Opponents of reverse discrimination won a rare victory today (Ricci v. DeStefano).

This has been the poster case for reverse discrimination for quite a while now, with two thirds of respondents in a recent CNN poll saying they thought the previous ruling was unfair. Among the Affirmative Action crowd, reverse discrimination is still considered ok. I think they are misguided. When your house is burning down, who do you want to show up, the most racially balanced team, or the guys who passed the fire fighting test? This goes for any other job as well. As far as the justifications for reverse discrimination, there are a whole lot of disadvantaged white people in this country too. There is no such thing as being too white to be poor. If you are going to have a socialist philosophy, don’t help blacks because they tend to be poor, help the poor because they’re always poor. If you are going to help the poor, do it by giving them the opportunity to compete rather than just giving them all a medal.
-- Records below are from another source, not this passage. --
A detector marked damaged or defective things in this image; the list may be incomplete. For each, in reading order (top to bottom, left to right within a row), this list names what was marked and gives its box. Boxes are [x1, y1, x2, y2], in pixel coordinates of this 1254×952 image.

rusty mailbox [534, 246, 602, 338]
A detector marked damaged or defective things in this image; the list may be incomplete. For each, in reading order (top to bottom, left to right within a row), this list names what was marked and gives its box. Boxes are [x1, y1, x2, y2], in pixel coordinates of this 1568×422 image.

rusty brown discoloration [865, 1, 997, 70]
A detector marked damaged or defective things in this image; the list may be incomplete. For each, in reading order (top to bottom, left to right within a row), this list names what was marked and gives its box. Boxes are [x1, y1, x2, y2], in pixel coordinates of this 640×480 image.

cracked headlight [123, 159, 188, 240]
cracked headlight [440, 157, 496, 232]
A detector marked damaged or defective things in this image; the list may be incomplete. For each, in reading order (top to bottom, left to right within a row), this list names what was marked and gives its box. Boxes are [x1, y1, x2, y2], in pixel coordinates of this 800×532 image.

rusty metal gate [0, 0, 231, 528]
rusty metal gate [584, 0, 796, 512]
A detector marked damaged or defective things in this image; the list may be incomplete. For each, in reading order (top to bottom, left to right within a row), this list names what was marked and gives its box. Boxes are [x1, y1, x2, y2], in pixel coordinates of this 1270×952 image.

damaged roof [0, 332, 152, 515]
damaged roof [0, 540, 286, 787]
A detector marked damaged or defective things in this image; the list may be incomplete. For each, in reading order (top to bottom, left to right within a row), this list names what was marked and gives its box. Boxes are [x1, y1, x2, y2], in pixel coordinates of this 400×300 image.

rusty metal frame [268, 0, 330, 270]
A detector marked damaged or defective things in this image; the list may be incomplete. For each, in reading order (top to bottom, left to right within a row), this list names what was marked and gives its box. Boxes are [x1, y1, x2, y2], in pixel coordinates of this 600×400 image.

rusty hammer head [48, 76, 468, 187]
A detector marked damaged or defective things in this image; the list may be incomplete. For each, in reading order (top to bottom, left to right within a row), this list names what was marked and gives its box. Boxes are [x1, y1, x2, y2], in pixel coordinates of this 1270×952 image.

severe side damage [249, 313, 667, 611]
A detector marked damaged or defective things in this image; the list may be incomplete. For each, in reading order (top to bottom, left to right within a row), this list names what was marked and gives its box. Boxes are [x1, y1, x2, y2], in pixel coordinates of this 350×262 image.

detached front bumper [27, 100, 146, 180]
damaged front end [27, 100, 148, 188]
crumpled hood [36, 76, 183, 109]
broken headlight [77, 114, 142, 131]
This is an especially timely case because Sonia Sotomayor had sided with the city when she head the case. Now that The Supreme Court has shot it down 5-4, not only does it make her look bad and hurt her chances for nomination, especially after her questionable attitude on discrimination, it also highlights the importance of her nomination, as she could have swung the vote the their way had she been on the court. It was also an important case in our over-litigious business atmosphere today. Those businesses who have been hiring minorities out of fear of litigation now see that they can be sued going either direction. While this may increase total litigation, it will also get people back to hiring by merit rather than fear.